# DATA start

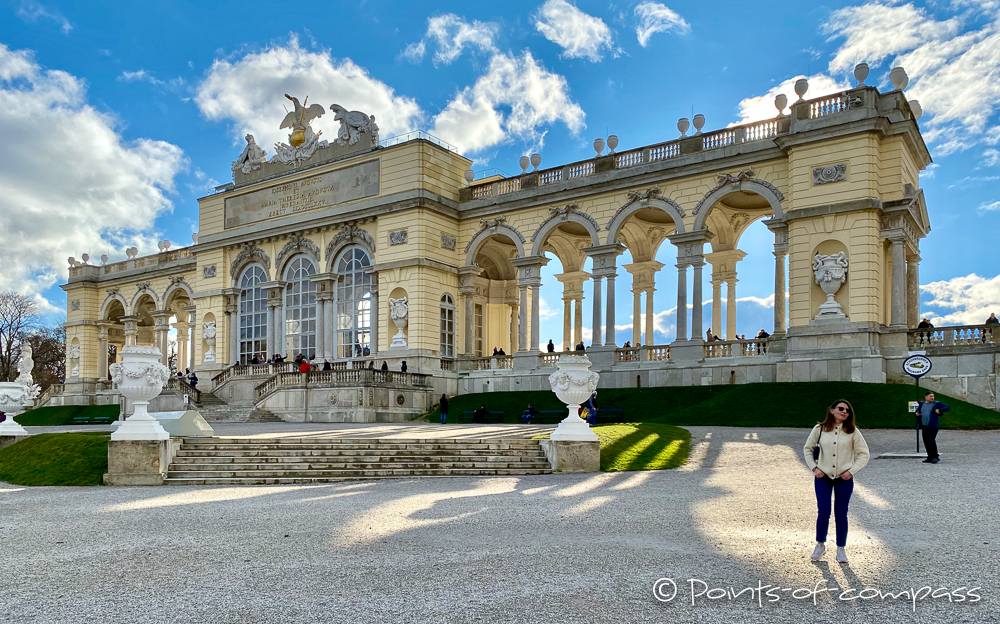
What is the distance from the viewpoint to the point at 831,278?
27656mm

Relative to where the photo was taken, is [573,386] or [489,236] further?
[489,236]

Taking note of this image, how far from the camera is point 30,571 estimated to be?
25.8 feet

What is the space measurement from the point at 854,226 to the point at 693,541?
22032mm

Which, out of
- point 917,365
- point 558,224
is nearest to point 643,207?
point 558,224

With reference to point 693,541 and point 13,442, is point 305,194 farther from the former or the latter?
point 693,541

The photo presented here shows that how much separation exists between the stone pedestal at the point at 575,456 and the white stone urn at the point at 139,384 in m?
7.50

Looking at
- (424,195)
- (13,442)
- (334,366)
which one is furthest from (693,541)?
(334,366)

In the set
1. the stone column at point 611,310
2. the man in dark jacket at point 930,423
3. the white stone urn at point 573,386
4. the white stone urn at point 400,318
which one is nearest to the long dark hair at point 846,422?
the white stone urn at point 573,386

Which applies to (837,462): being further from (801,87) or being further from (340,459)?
(801,87)

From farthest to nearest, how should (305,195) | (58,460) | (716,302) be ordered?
1. (305,195)
2. (716,302)
3. (58,460)

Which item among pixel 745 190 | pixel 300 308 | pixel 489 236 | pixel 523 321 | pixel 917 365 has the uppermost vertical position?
pixel 745 190

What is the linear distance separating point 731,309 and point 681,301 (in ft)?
16.3

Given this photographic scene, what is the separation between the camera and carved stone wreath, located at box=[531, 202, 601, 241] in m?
35.0

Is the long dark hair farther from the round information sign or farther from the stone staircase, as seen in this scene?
the round information sign
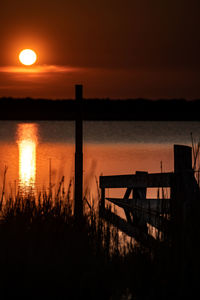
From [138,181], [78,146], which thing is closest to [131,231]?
[138,181]

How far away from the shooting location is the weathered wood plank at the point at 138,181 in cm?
684

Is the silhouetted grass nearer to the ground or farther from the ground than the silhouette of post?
nearer to the ground

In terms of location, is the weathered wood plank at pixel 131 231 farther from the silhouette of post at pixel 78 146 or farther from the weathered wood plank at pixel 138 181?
the weathered wood plank at pixel 138 181

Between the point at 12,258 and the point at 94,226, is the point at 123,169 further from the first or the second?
the point at 12,258

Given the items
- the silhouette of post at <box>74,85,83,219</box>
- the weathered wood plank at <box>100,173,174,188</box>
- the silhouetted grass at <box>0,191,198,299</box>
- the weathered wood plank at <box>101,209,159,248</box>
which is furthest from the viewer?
the silhouette of post at <box>74,85,83,219</box>

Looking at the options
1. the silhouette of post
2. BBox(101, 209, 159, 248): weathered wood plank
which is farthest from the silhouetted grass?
the silhouette of post

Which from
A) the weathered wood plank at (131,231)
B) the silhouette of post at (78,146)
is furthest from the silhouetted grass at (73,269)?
the silhouette of post at (78,146)

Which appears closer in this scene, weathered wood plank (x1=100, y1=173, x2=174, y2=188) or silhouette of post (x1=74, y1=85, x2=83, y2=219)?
weathered wood plank (x1=100, y1=173, x2=174, y2=188)

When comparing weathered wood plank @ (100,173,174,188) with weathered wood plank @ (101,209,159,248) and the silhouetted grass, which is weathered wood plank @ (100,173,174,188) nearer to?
weathered wood plank @ (101,209,159,248)

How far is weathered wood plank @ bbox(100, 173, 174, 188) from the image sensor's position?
6.84 meters

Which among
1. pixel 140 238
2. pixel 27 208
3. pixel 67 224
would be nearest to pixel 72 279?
pixel 140 238

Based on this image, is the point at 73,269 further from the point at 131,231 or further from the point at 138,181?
the point at 138,181

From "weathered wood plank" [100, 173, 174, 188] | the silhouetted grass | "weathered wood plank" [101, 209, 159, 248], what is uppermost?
"weathered wood plank" [100, 173, 174, 188]

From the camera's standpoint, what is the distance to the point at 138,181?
27.5ft
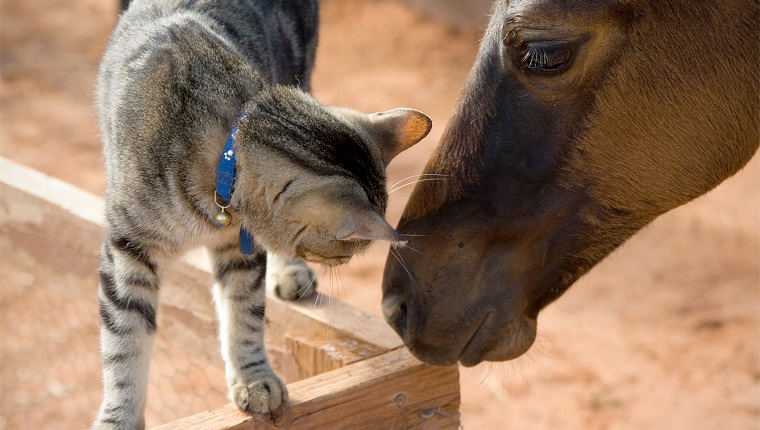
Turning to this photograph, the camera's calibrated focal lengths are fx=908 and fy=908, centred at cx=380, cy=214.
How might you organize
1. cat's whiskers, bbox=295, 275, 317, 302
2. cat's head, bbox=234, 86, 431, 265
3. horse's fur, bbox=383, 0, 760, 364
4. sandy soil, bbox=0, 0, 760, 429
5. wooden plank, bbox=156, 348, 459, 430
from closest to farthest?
cat's head, bbox=234, 86, 431, 265 < horse's fur, bbox=383, 0, 760, 364 < wooden plank, bbox=156, 348, 459, 430 < cat's whiskers, bbox=295, 275, 317, 302 < sandy soil, bbox=0, 0, 760, 429

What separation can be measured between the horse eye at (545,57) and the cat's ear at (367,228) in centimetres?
53

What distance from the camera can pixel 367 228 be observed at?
6.09 ft

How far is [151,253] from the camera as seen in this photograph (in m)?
2.40

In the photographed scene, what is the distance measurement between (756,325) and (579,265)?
3166mm

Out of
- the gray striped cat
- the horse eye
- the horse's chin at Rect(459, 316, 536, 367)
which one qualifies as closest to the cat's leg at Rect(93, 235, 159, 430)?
the gray striped cat

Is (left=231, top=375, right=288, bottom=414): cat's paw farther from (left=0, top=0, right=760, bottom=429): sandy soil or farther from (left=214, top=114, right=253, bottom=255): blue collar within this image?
(left=0, top=0, right=760, bottom=429): sandy soil

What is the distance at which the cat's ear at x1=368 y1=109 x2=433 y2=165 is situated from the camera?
232 centimetres

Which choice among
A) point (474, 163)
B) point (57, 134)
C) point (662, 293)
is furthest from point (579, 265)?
point (57, 134)

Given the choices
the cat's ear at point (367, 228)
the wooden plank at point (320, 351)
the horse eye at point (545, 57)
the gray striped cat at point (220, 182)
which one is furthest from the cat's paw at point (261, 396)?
the horse eye at point (545, 57)

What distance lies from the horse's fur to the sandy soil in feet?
1.66

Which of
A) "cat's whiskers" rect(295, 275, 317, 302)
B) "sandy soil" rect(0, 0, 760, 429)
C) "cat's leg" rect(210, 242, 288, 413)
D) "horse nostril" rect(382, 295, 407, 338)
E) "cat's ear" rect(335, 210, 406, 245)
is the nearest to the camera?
"cat's ear" rect(335, 210, 406, 245)

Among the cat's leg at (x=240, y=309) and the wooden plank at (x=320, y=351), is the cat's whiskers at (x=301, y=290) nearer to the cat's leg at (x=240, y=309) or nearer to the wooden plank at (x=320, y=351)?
the wooden plank at (x=320, y=351)

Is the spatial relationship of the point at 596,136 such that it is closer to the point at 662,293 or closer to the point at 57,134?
the point at 662,293

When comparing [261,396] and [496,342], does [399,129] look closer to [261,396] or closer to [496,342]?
[496,342]
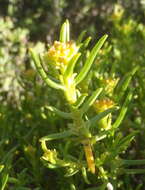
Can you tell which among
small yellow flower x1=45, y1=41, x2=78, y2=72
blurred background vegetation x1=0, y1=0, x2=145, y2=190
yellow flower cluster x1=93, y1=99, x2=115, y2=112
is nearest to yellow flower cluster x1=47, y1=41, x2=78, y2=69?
small yellow flower x1=45, y1=41, x2=78, y2=72

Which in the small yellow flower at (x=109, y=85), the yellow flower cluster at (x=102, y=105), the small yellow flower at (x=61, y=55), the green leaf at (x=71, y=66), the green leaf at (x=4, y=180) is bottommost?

# DATA end

▸ REQUEST
Extract all the data above exactly, excluding every picture.

▸ REPLY TO THE EXERCISE
What is the distance from the viewpoint to the point at 831,278?
27656mm

Relative to where the photo was taken, is [573,386] or [489,236] further?
[489,236]

Taking note of this image, how far from the camera is point 30,571 estimated to be?
25.8 feet

What is the space measurement from the point at 854,226 to the point at 693,541?
22032mm

Which, out of
- point 917,365
- point 558,224
is nearest to point 643,207?
point 558,224

With reference to point 693,541 and point 13,442, is point 305,194 farther from the former or the latter?
point 693,541

The photo presented here shows that how much separation exists between the stone pedestal at the point at 575,456 and the white stone urn at the point at 139,384 in m?
7.50

Looking at
- (424,195)
- (13,442)
- (334,366)
which one is furthest from (693,541)?
(334,366)

In the set
1. the stone column at point 611,310
2. the man in dark jacket at point 930,423
3. the white stone urn at point 573,386
4. the white stone urn at point 400,318
which one is nearest to the long dark hair at point 846,422?
the white stone urn at point 573,386

Which applies to (837,462): being further from (801,87) or being further from (340,459)?
(801,87)

From farthest to nearest, how should (305,195) | (58,460) | (716,302) be ordered?
1. (305,195)
2. (716,302)
3. (58,460)

Which item among pixel 745 190 | pixel 300 308 | pixel 489 236 | pixel 523 321 | pixel 917 365 has the uppermost vertical position?
pixel 745 190

What is the linear distance separating point 731,309 and point 681,301 (in ft)?
16.3

Given this photographic scene, what is the separation between the camera and carved stone wreath, located at box=[531, 202, 601, 241] in m?
35.0

Is the long dark hair farther from the round information sign or farther from the stone staircase, as seen in this scene?
the round information sign
From [138,181], [78,146], which thing is closest to [131,231]?
[138,181]

How far away from the shooting location is the weathered wood plank at the point at 138,181 in cm?
684

Is the silhouetted grass nearer to the ground or farther from the ground than the silhouette of post?
nearer to the ground

In terms of location, is the weathered wood plank at pixel 131 231 farther from the silhouette of post at pixel 78 146 or farther from the weathered wood plank at pixel 138 181?
the weathered wood plank at pixel 138 181

Between the point at 12,258 and the point at 94,226, is the point at 123,169 further from the first or the second?
the point at 12,258

Given the items
- the silhouette of post at <box>74,85,83,219</box>
- the weathered wood plank at <box>100,173,174,188</box>
- the silhouetted grass at <box>0,191,198,299</box>
- the weathered wood plank at <box>101,209,159,248</box>
which is furthest from the viewer?
the silhouette of post at <box>74,85,83,219</box>

Looking at the options
1. the silhouette of post
2. BBox(101, 209, 159, 248): weathered wood plank
which is farthest from the silhouetted grass?
the silhouette of post

Which from
A) the weathered wood plank at (131,231)
B) the silhouette of post at (78,146)
is furthest from the silhouetted grass at (73,269)?
the silhouette of post at (78,146)

Which appears closer in this scene, weathered wood plank (x1=100, y1=173, x2=174, y2=188) or silhouette of post (x1=74, y1=85, x2=83, y2=219)?
weathered wood plank (x1=100, y1=173, x2=174, y2=188)

When comparing weathered wood plank @ (100,173,174,188) with weathered wood plank @ (101,209,159,248) and the silhouetted grass, which is weathered wood plank @ (100,173,174,188) nearer to?
weathered wood plank @ (101,209,159,248)

How far is weathered wood plank @ bbox(100, 173, 174, 188) from the image sensor's position?
6.84 meters

Which among
1. pixel 140 238
2. pixel 27 208
3. pixel 67 224
would be nearest to pixel 72 279?
pixel 140 238

Based on this image, is the point at 73,269 further from the point at 131,231 or further from the point at 138,181?
the point at 138,181

From "weathered wood plank" [100, 173, 174, 188] | the silhouetted grass | "weathered wood plank" [101, 209, 159, 248], what is uppermost?
"weathered wood plank" [100, 173, 174, 188]

From the camera's standpoint, what is the distance to the point at 138,181?
27.5ft
Turning to this photograph, the camera's calibrated focal lengths are fx=908 and fy=908, centred at cx=380, cy=214.
How might you organize
1. cat's whiskers, bbox=295, 275, 317, 302
2. cat's head, bbox=234, 86, 431, 265
3. horse's fur, bbox=383, 0, 760, 364
4. sandy soil, bbox=0, 0, 760, 429
5. wooden plank, bbox=156, 348, 459, 430
from closest to farthest?
cat's head, bbox=234, 86, 431, 265 < horse's fur, bbox=383, 0, 760, 364 < wooden plank, bbox=156, 348, 459, 430 < cat's whiskers, bbox=295, 275, 317, 302 < sandy soil, bbox=0, 0, 760, 429

What separation can be measured between the horse eye at (545,57) and the cat's ear at (367,228) in centimetres?
53

What distance from the camera can pixel 367 228 be observed at?
6.09 ft

How far is [151,253] from the camera as seen in this photograph (in m)?
2.40

In the photographed scene, what is the distance measurement between (756,325) and (579,265)?
3166mm

Out of
- the gray striped cat
- the horse eye
- the horse's chin at Rect(459, 316, 536, 367)
which one qualifies as closest to the cat's leg at Rect(93, 235, 159, 430)?
the gray striped cat

Is (left=231, top=375, right=288, bottom=414): cat's paw farther from (left=0, top=0, right=760, bottom=429): sandy soil or farther from (left=214, top=114, right=253, bottom=255): blue collar within this image?
(left=0, top=0, right=760, bottom=429): sandy soil

What is the distance at which the cat's ear at x1=368 y1=109 x2=433 y2=165 is situated from the camera?
232 centimetres

Which choice among
A) point (474, 163)
B) point (57, 134)
C) point (662, 293)
is furthest from point (579, 265)?
point (57, 134)

Given the choices
the cat's ear at point (367, 228)
the wooden plank at point (320, 351)
the horse eye at point (545, 57)
the gray striped cat at point (220, 182)
which one is furthest from the cat's paw at point (261, 396)?
the horse eye at point (545, 57)

What distance lies from the horse's fur to the sandy soil in feet?
1.66

Which of
A) "cat's whiskers" rect(295, 275, 317, 302)
B) "sandy soil" rect(0, 0, 760, 429)
C) "cat's leg" rect(210, 242, 288, 413)
D) "horse nostril" rect(382, 295, 407, 338)
E) "cat's ear" rect(335, 210, 406, 245)
is the nearest to the camera?
"cat's ear" rect(335, 210, 406, 245)

Among the cat's leg at (x=240, y=309) and the wooden plank at (x=320, y=351), is the cat's whiskers at (x=301, y=290) nearer to the cat's leg at (x=240, y=309) or nearer to the wooden plank at (x=320, y=351)?
the wooden plank at (x=320, y=351)

Is the spatial relationship of the point at 596,136 such that it is closer to the point at 662,293 or closer to the point at 57,134?
the point at 662,293

When comparing [261,396] and [496,342], does [399,129] look closer to [261,396] or closer to [496,342]?
[496,342]
Can you tell which among
small yellow flower x1=45, y1=41, x2=78, y2=72
blurred background vegetation x1=0, y1=0, x2=145, y2=190
yellow flower cluster x1=93, y1=99, x2=115, y2=112
is nearest to yellow flower cluster x1=47, y1=41, x2=78, y2=69?
small yellow flower x1=45, y1=41, x2=78, y2=72

Which in the small yellow flower at (x=109, y=85), the yellow flower cluster at (x=102, y=105), the small yellow flower at (x=61, y=55), the green leaf at (x=71, y=66), the green leaf at (x=4, y=180) is bottommost?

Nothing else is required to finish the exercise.